* WHAT TO DO
a - In the email thread about nbdcopy and multi-conn, how much faster than qemu-img convert is nbdcopy said to be?
b - Write a continuation of the email thread about nbdcopy and multi-conn, picking up after its last sentence.

* TEXT BLOCK
On Wed, May 26, 2021 at 03:15:13PM +0100, Richard W.M. Jones wrote:
On Wed, May 26, 2021 at 04:49:50PM +0300, Nir Soffer wrote:
> On Wed, May 26, 2021 at 4:03 PM Richard W.M. Jones <rjones(a)redhat.com> wrote:
> > In my testing, nbdcopy is a clear 4x faster than qemu-img convert, with
> > 4 also happening to be the default number of connections/threads.
> > Why use nbdcopy --connections=1? That completely disables threads in
> > nbdcopy.
>
> Because qemu-nbd does not report multicon when writing, so practically
> you get one nbd handle for writing.
Let's see if we can fix that. Crippling nbdcopy because of a missing
feature in qemu-nbd isn't right. I wonder what Eric's reasoning for
multi-conn not being safe is.
multi-conn implies that connection A writes, connection B flushes, and
connection C is then guaranteed to read what connection A wrote.
Furthermore, if client A and B plan on doing overlapping writes, the
presence of multi-conn means that whoever flushes last is guaranteed
to have that last write stick. Without multiconn, even if A writes, B
writes, B flushes, then A flushes, you can end up with A's data
(rather than B's) as the final contents on disk, because the separate
connections are allowed to have separate caching regions where the
order of flushes determines which cache (with potentially stale data)
gets flushed when. And note that the effect of overlapping writes may
happen even when your client requests are not overlapping: if client A
and B both write distinct 512 byte regions within a larger 4k page,
the server performing RMW caching of that page will behave as though
there are overlapping writes.

* STORED ROWS
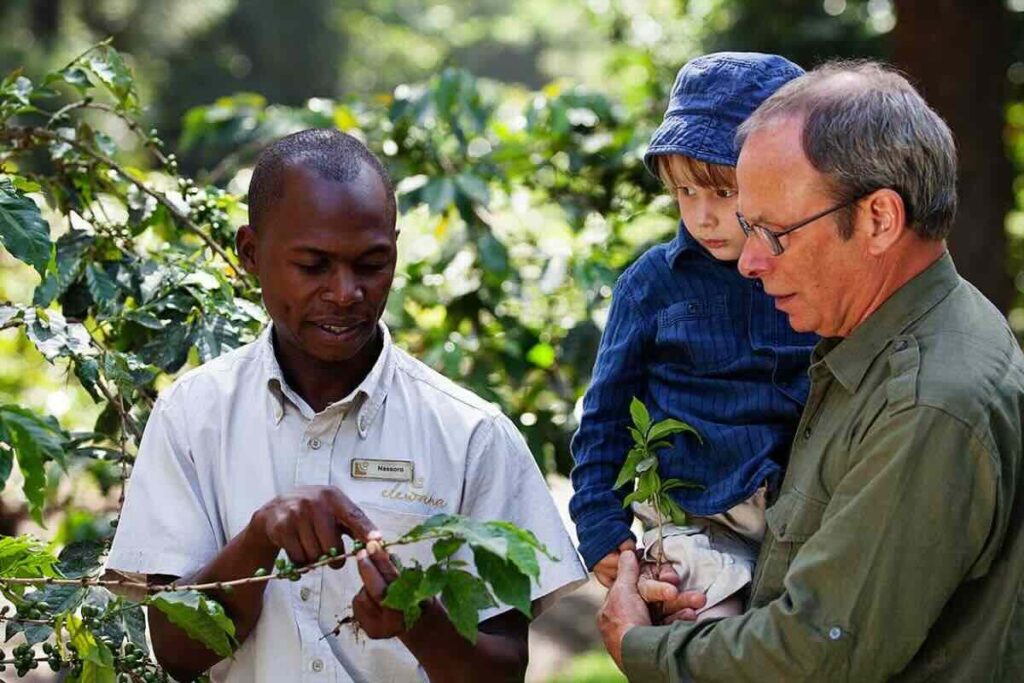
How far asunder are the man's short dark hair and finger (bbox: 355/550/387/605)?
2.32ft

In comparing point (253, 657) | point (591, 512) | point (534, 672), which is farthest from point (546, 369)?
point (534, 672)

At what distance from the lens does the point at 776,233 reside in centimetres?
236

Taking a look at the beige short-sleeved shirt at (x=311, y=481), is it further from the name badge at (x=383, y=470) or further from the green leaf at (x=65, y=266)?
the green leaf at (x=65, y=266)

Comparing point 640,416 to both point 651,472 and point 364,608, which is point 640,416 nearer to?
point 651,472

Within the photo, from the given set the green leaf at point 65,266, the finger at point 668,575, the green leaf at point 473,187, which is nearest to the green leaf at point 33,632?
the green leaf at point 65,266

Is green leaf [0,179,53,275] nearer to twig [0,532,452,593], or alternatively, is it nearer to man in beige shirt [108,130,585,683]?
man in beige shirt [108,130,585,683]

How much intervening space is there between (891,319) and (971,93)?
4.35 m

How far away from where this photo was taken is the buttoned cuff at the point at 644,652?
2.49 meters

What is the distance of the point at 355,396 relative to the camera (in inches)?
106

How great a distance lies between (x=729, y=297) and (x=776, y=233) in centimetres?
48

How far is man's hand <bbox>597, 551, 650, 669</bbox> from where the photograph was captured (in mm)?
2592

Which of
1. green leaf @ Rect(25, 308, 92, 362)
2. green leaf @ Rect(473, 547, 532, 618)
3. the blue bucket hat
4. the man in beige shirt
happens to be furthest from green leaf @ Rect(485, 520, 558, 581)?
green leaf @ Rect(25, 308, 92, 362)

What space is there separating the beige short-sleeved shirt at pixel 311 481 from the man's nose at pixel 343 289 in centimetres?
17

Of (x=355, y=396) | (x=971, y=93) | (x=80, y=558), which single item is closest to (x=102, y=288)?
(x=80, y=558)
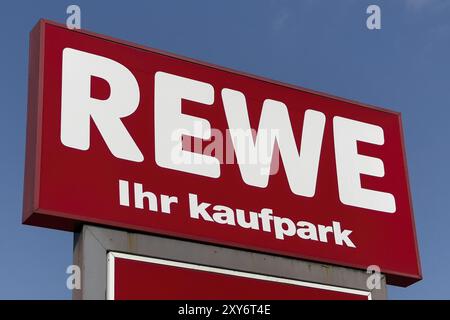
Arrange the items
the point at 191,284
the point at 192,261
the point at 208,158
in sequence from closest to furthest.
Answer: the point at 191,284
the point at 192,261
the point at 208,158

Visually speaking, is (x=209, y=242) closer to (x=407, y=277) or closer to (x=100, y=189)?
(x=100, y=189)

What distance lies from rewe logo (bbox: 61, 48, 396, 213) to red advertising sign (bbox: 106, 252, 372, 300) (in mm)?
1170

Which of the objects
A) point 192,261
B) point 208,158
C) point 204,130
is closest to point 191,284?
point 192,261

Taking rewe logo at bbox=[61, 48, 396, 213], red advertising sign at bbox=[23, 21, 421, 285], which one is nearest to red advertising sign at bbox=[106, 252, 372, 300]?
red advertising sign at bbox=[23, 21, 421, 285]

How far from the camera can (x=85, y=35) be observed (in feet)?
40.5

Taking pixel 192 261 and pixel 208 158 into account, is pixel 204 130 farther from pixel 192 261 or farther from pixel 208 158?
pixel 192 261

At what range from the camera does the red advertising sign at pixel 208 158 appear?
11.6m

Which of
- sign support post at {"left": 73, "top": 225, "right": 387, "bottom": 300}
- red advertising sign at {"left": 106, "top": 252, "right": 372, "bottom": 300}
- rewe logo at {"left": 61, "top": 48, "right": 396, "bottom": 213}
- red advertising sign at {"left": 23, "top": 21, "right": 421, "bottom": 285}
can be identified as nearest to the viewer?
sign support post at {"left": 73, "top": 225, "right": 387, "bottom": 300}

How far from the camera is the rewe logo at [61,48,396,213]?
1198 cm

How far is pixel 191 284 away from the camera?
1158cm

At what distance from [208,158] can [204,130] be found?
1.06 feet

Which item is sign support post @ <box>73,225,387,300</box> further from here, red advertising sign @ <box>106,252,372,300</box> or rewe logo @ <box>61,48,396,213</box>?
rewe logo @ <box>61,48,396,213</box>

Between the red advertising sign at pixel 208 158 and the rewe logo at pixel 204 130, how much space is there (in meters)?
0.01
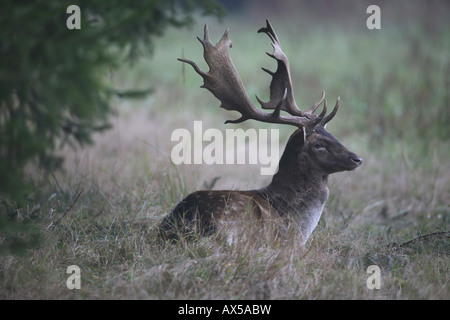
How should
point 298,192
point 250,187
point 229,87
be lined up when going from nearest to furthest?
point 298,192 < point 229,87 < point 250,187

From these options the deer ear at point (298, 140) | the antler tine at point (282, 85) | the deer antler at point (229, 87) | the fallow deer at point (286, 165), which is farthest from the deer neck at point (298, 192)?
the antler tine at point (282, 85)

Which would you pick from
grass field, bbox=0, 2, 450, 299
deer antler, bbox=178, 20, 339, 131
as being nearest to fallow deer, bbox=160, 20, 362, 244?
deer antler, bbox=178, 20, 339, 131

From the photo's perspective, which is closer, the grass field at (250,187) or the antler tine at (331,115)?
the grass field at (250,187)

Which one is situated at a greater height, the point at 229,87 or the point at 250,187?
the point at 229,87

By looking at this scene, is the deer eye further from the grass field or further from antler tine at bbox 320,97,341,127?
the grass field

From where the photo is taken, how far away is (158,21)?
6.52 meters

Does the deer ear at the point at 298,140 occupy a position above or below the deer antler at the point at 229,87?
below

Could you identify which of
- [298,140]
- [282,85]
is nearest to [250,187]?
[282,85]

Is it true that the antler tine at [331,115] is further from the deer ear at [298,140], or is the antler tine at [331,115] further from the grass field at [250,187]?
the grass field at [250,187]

* TASK RESPONSES
a - A clear 4x faster.

b -
During nbdcopy or qemu-img convert, we aren't reading what we just
wrote and can easily arrange to avoid overlapping writes, so we don't
care about the bulk of the semantics of multi-conn (other than it is a
nice hint of a server that accepts multiple clients). So at the end
of the day, it boils down to:
If the server advertised multi-conn: connect multiple clients, then
when all of them are done writing, only ONE client has to flush, and
the flush will be valid for what all of the clients wrote.
If the server did not advertise multi-conn, but still allows multiple
clients: connect those clients, write to distinct areas (avoid
overlapping writes, and hopefully your writes are sized large enough
that you are also avoiding overlapping cache granularities); then when
all clients are finished writing, ALL of them must call flush
(ideally, only the first flush takes any real time, and the server can
optimize the later flushes as having nothing further to flush - but we
can't guarantee that).
New enough nbdkit also has the multi-conn filter where you can play
around with different multi-conn policies :)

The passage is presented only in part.